Ехал он к Сенчиллову, другу-приятелю университетских лет.
Сенчиллов был гегельянец, но гегельянец неумеренный и даже, пожалуй, буйный. Во всём сущем, вплоть до перестановок в политбюро, он видел проявление мирового разума и свет в конце тоннеля, а с появлением на горизонте прямоходящего Генсека развинтился окончательно.
В последние полгода они с Холодцовым дошли до того, что перезванивались после программы «Время» и делились услышанным от одного и того же диктора.
Сенчиллов, разумеется, уже знал о выступлении реформатора в Древоедове и согласился, что это коренной поворот. Наступало время начинать с себя.
Не дожидаясь полной победы демократического крыла партии над консервативным, они поувольнялись из своих бессмысленных контор, взяли в аренду красный уголок и открыли кооператив по производству рыбьего жира. Они клялись каким-то смутным личностям в верности народу и стучали кулаками во впалые от энтузиазма груди; Сенчиллов с накладными в зубах полгода бегал фискалить сам на себя в налоговую инспекцию…

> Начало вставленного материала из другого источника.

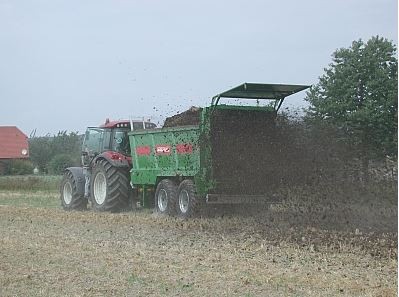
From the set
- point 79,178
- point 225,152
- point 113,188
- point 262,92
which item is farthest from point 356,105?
point 79,178

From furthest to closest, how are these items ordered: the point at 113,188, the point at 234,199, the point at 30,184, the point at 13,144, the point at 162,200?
1. the point at 13,144
2. the point at 30,184
3. the point at 113,188
4. the point at 162,200
5. the point at 234,199

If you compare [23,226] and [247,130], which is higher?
[247,130]

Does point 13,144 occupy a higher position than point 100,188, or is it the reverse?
point 13,144

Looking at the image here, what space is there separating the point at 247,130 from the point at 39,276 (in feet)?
20.3

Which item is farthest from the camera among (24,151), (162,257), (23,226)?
→ (24,151)

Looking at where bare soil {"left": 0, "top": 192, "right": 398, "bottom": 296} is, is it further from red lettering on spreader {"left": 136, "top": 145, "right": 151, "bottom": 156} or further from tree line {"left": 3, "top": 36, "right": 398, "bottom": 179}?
red lettering on spreader {"left": 136, "top": 145, "right": 151, "bottom": 156}

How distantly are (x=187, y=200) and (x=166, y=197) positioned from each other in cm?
82

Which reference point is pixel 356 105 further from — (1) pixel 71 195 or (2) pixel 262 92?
(1) pixel 71 195

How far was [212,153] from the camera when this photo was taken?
11969mm

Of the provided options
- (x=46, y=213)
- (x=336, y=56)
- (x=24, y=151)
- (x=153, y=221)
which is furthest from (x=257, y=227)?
(x=24, y=151)

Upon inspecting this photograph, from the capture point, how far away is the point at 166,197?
13.3 meters

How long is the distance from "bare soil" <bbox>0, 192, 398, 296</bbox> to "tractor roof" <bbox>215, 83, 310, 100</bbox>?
228 cm

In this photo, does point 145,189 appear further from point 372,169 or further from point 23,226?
point 372,169

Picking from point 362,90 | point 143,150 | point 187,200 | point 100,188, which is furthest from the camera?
point 362,90
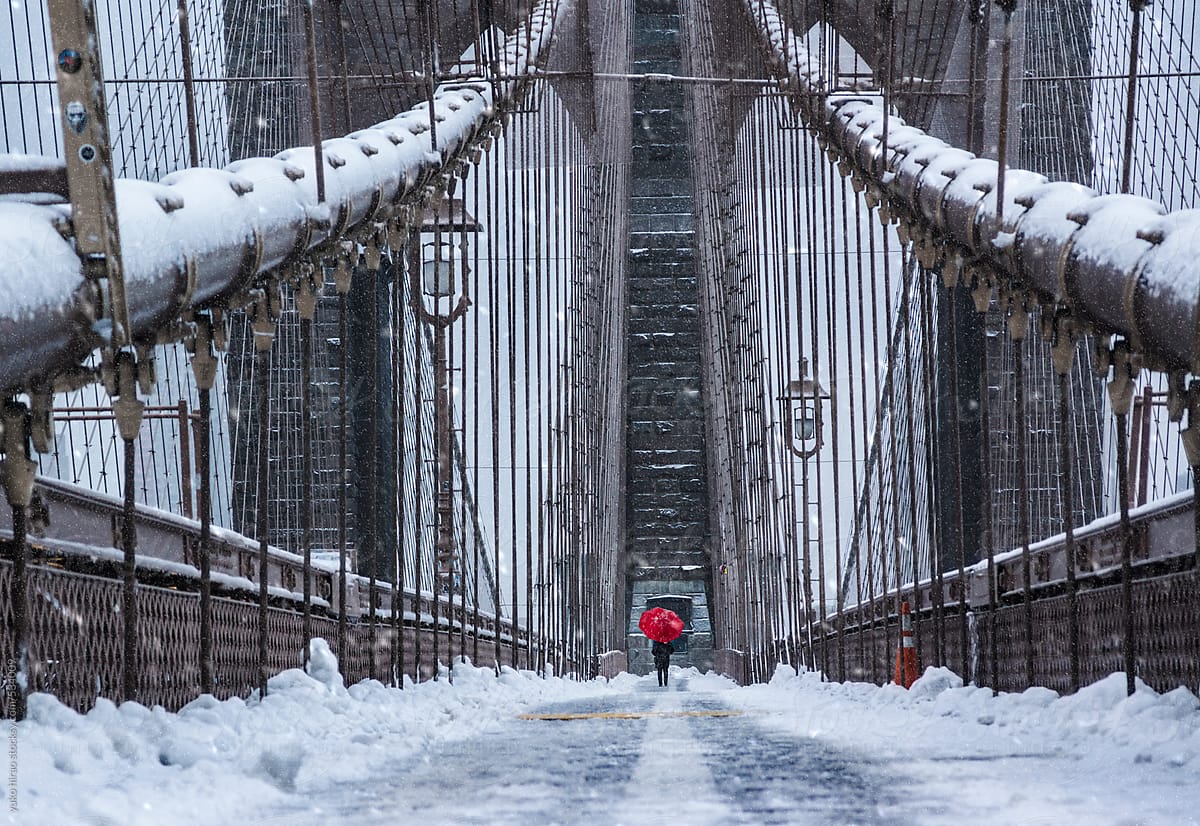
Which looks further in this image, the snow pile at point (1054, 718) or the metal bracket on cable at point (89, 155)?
the snow pile at point (1054, 718)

Дохода рыбий жир не приносил, а только скапливался.
В самый разгар ускорения в кооператив пришёл плотного сложения мужчина со съеденной дикцией и татуировками «левая» и «правая» на соответствующих руках. Войдя, человек велел им рвать когти из красного уголка вместе с рыбьим жиром, а на вопрос Холодцова, кто он такой и какую организацию представляет, взял его за лицо рукой с надписью «левая» и несколько секунд так держал.
Холодцов понял, что это и есть ответ, причём на оба вопроса сразу.
Сенчиллов набросал черновик заявления в милицию, и полночи они правили стиль, ссорясь над деепричастными. Наутро, предвкушая правосудие, Холодцов отнёс рукопись в ближайший очаг правопорядка.
Скучный от рождения капитан сказал, что им позвонят, и не соврал. Им позвонили в тот же вечер. Звонивший назвал гегельянца козлом и, теряя согласные, велел ему сейчас же забрать заявление из милиции и засунуть его себе.
При вторичном визите в отделение там был обнаружен уже совершенно поскучневший капитан. Капитан сказал, что волноваться не надо, что сигнал проверяется, — вслед за чем начал перекладывать туда-сюда бумаги и увлёкся этим занятием так сильно, что попросил больше его не отвлекать. В ответ на петушиный крик Холодцова, капитан поднял на него холодное правоохранительное лицо и спросил: «Вы отдаёте себе отчёт?..»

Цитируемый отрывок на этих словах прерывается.